-- Begin DATA ROWS --

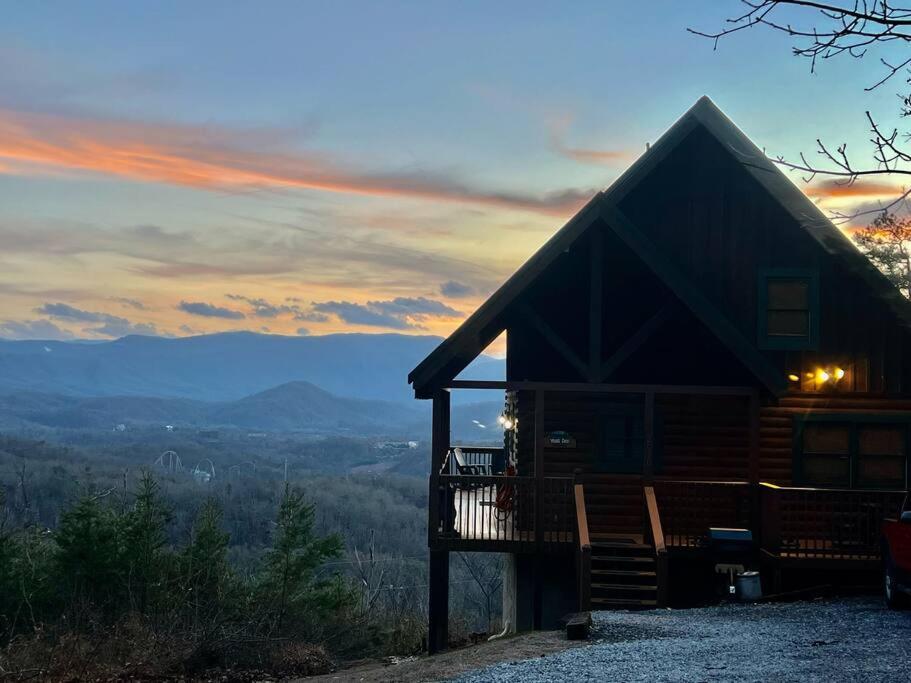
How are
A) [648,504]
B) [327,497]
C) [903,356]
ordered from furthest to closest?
[327,497] < [903,356] < [648,504]

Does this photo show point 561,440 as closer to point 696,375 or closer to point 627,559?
point 696,375

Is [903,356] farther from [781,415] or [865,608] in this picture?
[865,608]

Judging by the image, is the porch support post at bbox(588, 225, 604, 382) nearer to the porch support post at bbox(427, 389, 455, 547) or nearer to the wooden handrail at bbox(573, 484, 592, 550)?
the wooden handrail at bbox(573, 484, 592, 550)

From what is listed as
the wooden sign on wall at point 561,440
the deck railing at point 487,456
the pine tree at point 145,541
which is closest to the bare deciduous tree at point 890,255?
the deck railing at point 487,456

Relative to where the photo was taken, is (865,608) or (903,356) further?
(903,356)

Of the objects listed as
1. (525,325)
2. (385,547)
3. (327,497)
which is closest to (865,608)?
(525,325)

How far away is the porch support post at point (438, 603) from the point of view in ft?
64.5

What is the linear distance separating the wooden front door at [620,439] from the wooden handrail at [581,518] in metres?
1.09

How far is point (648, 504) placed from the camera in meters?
18.3

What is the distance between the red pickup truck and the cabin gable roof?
328 cm

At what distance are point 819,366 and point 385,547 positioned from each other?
114664 mm

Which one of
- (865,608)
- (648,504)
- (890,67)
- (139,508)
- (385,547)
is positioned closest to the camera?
(890,67)

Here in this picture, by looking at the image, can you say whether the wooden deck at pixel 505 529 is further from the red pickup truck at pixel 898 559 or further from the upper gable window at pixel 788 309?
the upper gable window at pixel 788 309

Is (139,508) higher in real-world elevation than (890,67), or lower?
lower
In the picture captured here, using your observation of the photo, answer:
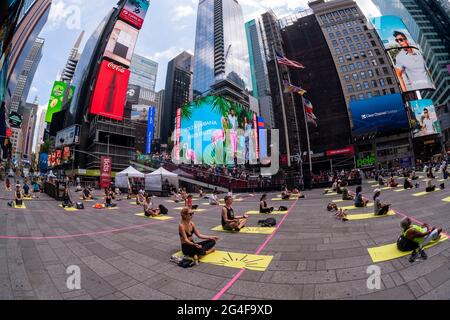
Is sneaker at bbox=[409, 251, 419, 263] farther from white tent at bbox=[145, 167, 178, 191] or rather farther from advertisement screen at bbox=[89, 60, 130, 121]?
advertisement screen at bbox=[89, 60, 130, 121]

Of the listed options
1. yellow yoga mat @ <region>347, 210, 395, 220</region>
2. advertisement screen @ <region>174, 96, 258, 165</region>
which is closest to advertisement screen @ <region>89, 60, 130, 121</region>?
advertisement screen @ <region>174, 96, 258, 165</region>

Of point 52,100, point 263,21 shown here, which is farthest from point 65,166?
point 263,21

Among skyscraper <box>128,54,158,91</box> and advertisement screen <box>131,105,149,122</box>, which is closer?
advertisement screen <box>131,105,149,122</box>

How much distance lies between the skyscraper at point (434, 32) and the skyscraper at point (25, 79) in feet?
528

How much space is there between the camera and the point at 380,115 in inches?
1801

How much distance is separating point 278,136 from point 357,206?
58597 millimetres

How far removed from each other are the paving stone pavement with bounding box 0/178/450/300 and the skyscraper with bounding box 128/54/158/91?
171m

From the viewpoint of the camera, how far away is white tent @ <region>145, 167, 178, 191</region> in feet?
89.3

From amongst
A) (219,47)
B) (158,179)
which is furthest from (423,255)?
(219,47)

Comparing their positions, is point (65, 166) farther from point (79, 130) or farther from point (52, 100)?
point (52, 100)

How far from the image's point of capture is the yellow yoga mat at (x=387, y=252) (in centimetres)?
456

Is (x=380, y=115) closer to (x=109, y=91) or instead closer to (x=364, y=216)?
(x=364, y=216)

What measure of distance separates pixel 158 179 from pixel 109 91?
37.2 metres
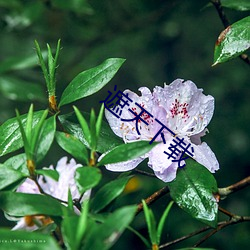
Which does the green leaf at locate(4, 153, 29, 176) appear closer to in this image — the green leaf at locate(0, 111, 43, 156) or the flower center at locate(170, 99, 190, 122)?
the green leaf at locate(0, 111, 43, 156)

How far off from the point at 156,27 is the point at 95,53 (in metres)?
0.31

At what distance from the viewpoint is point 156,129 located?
115 cm

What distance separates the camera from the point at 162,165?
110 centimetres

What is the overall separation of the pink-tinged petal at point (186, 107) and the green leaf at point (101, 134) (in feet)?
0.34

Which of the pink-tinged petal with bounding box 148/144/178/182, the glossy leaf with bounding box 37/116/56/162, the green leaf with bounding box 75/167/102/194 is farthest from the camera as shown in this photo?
the pink-tinged petal with bounding box 148/144/178/182

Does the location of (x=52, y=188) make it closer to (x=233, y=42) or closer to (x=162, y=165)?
(x=162, y=165)

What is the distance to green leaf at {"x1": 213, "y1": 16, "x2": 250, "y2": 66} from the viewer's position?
1.12 m

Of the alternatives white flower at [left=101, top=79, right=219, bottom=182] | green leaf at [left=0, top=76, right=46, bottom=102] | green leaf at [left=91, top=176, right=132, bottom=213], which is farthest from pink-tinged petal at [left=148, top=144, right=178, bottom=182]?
green leaf at [left=0, top=76, right=46, bottom=102]

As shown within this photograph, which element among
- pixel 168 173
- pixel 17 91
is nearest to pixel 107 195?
pixel 168 173

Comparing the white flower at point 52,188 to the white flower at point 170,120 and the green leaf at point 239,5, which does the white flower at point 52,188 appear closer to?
the white flower at point 170,120

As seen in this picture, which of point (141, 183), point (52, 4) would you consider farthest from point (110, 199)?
point (141, 183)

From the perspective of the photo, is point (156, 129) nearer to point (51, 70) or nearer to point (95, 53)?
point (51, 70)

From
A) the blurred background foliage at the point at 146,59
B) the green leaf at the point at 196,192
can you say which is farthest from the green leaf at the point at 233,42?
the blurred background foliage at the point at 146,59

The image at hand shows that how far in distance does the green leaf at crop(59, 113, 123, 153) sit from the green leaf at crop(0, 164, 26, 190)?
6.6 inches
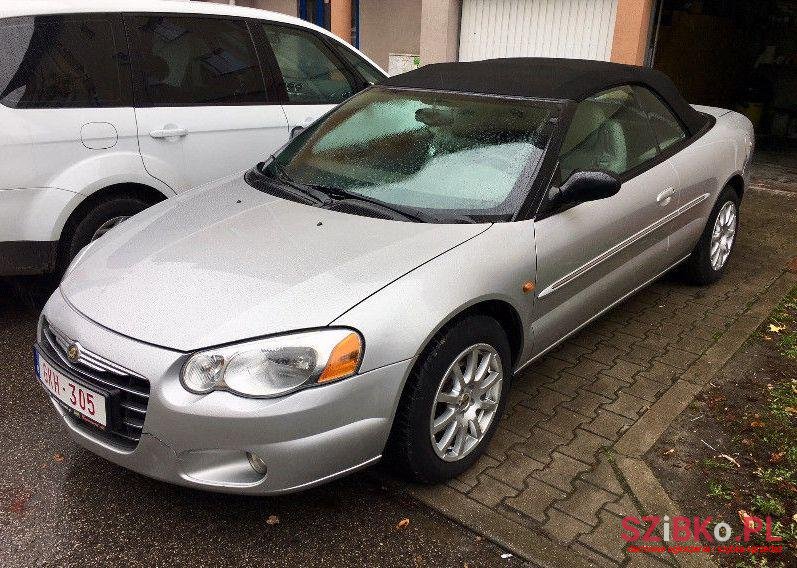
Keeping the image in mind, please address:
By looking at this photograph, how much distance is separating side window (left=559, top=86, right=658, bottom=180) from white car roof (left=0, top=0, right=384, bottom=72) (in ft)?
8.44

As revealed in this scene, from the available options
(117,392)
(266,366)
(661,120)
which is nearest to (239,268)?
(266,366)

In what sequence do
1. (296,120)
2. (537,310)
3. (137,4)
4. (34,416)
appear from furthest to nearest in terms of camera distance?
(296,120) < (137,4) < (34,416) < (537,310)

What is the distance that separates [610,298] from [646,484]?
111 centimetres

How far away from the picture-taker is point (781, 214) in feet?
22.3

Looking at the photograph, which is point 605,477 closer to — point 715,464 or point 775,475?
point 715,464

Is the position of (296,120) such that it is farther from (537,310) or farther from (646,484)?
(646,484)

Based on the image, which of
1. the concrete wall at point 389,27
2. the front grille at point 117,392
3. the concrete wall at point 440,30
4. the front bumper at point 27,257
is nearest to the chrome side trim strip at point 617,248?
the front grille at point 117,392

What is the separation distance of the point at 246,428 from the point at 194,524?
628 mm

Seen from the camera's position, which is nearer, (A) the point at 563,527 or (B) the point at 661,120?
(A) the point at 563,527

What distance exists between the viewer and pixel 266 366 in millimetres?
2328

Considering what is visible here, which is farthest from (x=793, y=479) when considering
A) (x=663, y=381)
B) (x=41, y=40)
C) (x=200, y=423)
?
(x=41, y=40)

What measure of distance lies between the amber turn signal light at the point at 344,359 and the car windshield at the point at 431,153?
0.83m

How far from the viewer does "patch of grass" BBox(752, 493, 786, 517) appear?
2732 mm

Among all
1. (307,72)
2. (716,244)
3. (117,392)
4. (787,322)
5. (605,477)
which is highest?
(307,72)
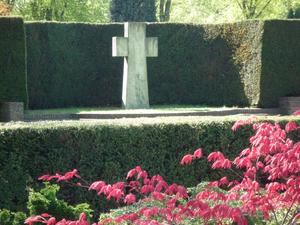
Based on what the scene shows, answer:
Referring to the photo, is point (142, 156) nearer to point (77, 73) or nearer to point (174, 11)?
point (77, 73)

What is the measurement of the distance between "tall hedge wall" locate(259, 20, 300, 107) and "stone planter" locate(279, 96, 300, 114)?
205 mm

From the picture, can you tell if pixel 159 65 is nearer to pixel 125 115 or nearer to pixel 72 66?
pixel 72 66

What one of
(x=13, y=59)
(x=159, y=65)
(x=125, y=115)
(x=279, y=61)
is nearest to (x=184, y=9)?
(x=159, y=65)

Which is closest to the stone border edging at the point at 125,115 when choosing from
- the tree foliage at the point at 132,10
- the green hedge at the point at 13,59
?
the green hedge at the point at 13,59

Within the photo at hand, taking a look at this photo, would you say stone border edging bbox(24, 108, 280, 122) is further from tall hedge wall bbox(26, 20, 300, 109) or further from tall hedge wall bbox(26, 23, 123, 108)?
tall hedge wall bbox(26, 23, 123, 108)

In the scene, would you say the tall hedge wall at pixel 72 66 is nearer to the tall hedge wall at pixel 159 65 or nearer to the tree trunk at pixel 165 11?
the tall hedge wall at pixel 159 65

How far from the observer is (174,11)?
42562 millimetres

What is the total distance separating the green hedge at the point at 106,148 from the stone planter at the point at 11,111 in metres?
9.20

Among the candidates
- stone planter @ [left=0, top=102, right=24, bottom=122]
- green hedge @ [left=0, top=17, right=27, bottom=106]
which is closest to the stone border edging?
stone planter @ [left=0, top=102, right=24, bottom=122]

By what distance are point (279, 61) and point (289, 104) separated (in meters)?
1.21

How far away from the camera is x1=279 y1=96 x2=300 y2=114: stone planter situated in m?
20.2

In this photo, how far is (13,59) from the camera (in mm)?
18672

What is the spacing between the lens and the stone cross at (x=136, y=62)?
19.8 metres

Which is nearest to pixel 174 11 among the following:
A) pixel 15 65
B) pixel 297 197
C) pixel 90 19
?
pixel 90 19
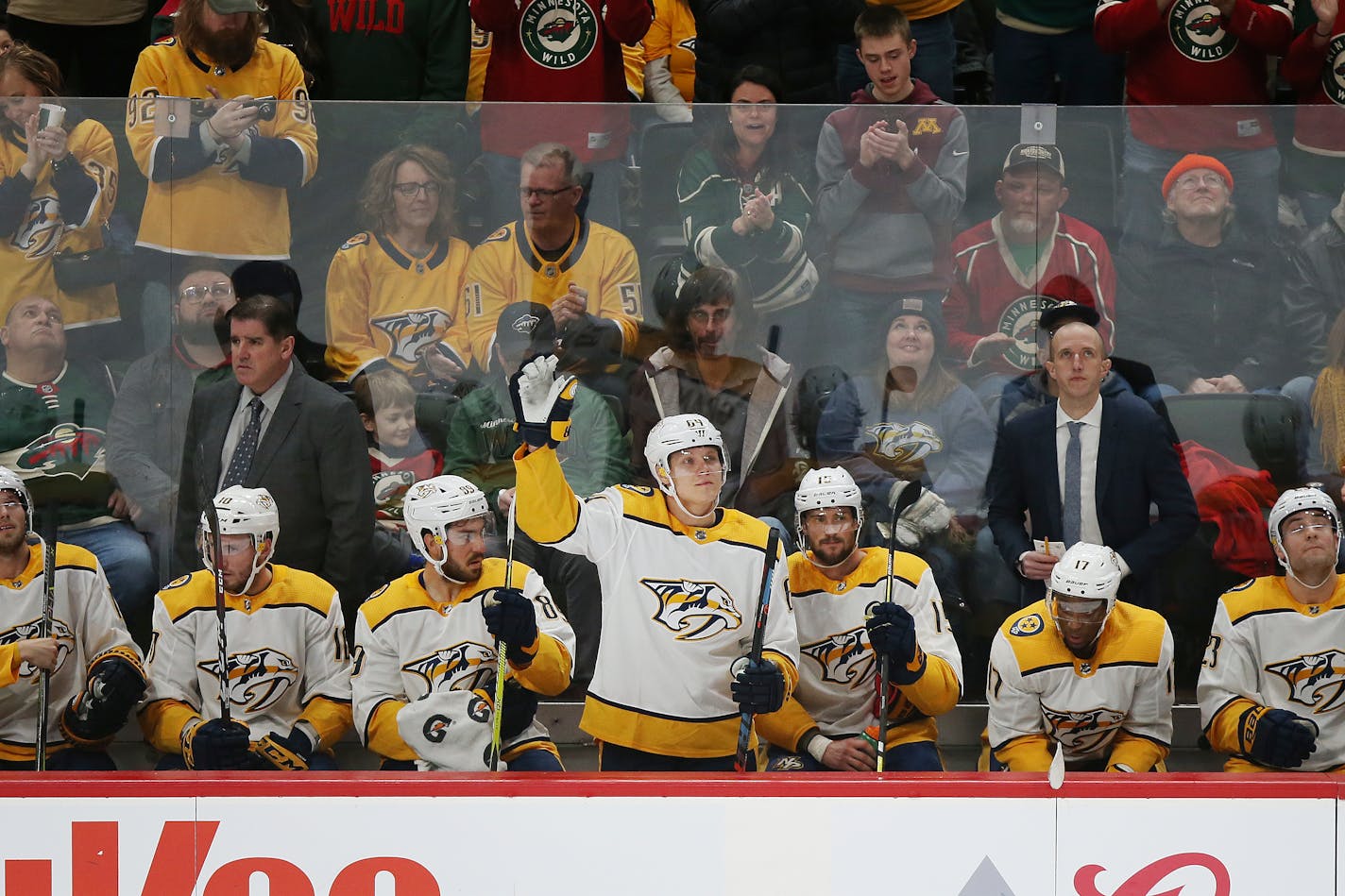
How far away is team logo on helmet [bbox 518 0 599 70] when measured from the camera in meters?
5.38

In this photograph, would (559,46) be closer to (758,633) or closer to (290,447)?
(290,447)

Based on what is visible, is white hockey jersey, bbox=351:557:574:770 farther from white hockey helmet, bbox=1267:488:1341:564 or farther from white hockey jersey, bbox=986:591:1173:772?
white hockey helmet, bbox=1267:488:1341:564

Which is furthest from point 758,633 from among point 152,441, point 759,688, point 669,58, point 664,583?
point 669,58

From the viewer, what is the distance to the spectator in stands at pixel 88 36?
5621mm

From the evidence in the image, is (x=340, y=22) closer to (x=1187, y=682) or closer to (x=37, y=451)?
(x=37, y=451)

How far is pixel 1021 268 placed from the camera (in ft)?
14.9

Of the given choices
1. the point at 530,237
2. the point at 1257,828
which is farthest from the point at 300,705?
the point at 1257,828

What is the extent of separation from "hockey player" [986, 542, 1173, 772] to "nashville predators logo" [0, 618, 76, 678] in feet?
7.38

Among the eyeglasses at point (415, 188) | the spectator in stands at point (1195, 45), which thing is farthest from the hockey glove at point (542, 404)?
the spectator in stands at point (1195, 45)

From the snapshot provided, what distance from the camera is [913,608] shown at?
14.9 feet

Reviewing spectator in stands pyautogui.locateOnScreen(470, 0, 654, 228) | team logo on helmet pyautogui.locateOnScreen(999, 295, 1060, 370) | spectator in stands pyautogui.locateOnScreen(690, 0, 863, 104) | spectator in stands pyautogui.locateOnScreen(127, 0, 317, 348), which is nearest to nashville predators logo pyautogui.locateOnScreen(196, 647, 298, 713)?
spectator in stands pyautogui.locateOnScreen(127, 0, 317, 348)

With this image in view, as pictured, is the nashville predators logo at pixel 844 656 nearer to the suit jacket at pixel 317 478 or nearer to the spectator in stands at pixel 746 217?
the spectator in stands at pixel 746 217

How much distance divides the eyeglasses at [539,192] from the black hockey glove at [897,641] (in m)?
1.27

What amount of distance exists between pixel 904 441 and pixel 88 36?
292 cm
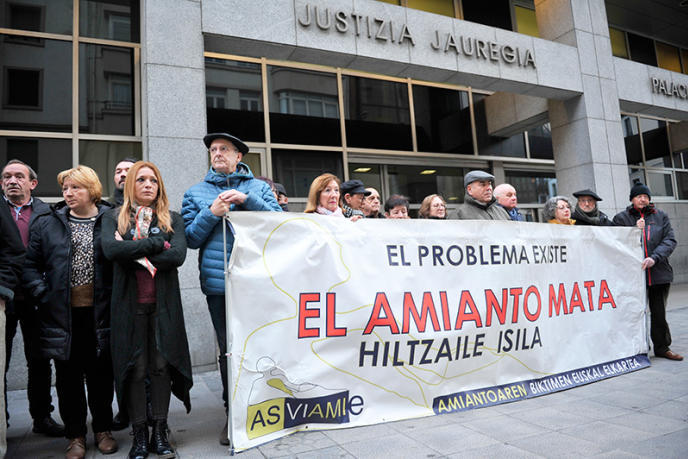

-- End DATA ROWS --

* AIM OF THE EXERCISE: Repeat the part of the listing above that opens with the line containing "How far from the image's" and closes with the line containing "37.2 metres", keeping both of those lines.

* SOLUTION TO THE EXERCISE:
How far from the image's point of capture is the yellow yoga mat at (x=387, y=252) (in centimetres)?
456

Is (x=380, y=115) closer to (x=109, y=91) or instead closer to (x=364, y=216)?
(x=364, y=216)

What measure of distance separates pixel 158 179 from pixel 109 91?
37.2 metres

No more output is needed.